Le loup arrive dans la Loire

Suite à l’attaque d’une brebis la nuit du 26 au 27 février à Saint Pierre de Bœuf dans le parc du Pilat, L’Office National de la Chasse et de la Faune Sauvage (ONCFS) et la Louveterie Départementale se sont rendus sur place pour un constat.

Après évaluation des morsures et analyse d’un piège photo, ils ont conclu à une attaque de loup.
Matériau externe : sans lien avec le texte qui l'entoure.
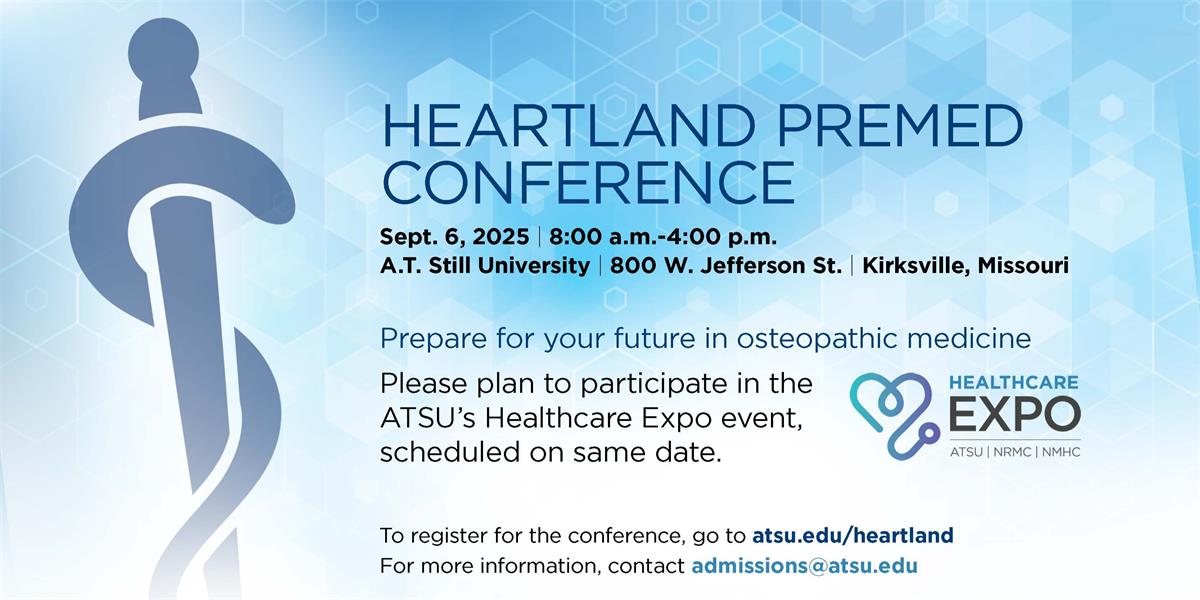 HEARTLAND PREMED CONFERENCE

Sept. 6, 2025 | 8:00 a.m.-4:00 p.m.
A.T. Still University | 800 W. Jefferson St. | Kirksville, Missouri

Prepare for your future in osteopathic medicine

Please plan to participate in the ATSU's Healthcare Expo event, scheduled on same date.

HEALTHCARE
EXPO
ATSU | NRMC | NMHC

To register for the conference, go to atsu.edu/heartland
For more information, contact admissions@atsu.edu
On savait qu’il allait arriver , il est présent dans de nombreux départements voisins et en croissance exponentielle en France : effectif estimé : 292 loups fin d’hiver 2015/2016 ; 360 loups fin d’hiver 2016/2017.
Il y avait 31 zones de présences permanentes en 2013, 62 fin novembre 2017 ce qui entraîne une augmentation des dossiers de demande de moyens de protections : 246 en 2004, 2487 en 2017.

Régulation des loups

Et ceci sans réduction des dommages sur les troupeaux d’où l’objectif du plan loup 2018/2023 : baisser la prédation en augmentant les prélèvements ciblés, en fonction des dégâts sur les troupeaux, ce que fait la brigade d’intervention de l’ONCFS avec des résultats qui font baisser la prédation et permet un soulagement de l’éleveur concerné .
Ce moyen reste l’avancée majeur du plan loup 2013/2017 et devrait être généralisé dans l’ensemble des départements prédatés.
Les tirs de défense autorisés ont permis un prélèvement de 3 loups par les éleveurs en 2017, mais ces derniers se sont retrouvés sans autorisation à partir de juin (plafond atteint ) donc sans pouvoir protéger leurs troupeaux.
Le piégeage a aussi fait preuve de son efficacité (parc du Yellowstone ) : un loup est capturé à proximité d’un troupeau, pucé puis relâché . S’il revient , il est prélevé. Le recours à ces piégeurs agréés est une solution peu coûteuse, efficace et rejoint l’idée de dire il faut supprimer les loups « déviants »,  remettre la peur au loup.

Stopper sa progression

Aujourd’hui le loup, protégé par la convention de Berne, n’a plus de prédateurs ce qui fait qu’il se rapproche des zones utilisées et habitées par l’homme.

Quelle cohabitation ?

Cette présence dans la Loire nous inquiète beaucoup, nous qui avons de nombreuses « petites troupes » de moutons en pâture sur des grands espaces, comment gérer sa présence ?
Comment nous éleveurs, n’allons pas être en stress permanent ?
Nous devons trouver rapidement des solutions pour stopper sa progression.
Nous attendons une réaction rapide de la part des autorités de l’état et seront attentifs au déploiement des mesures permises par le plan loup dans la Loire.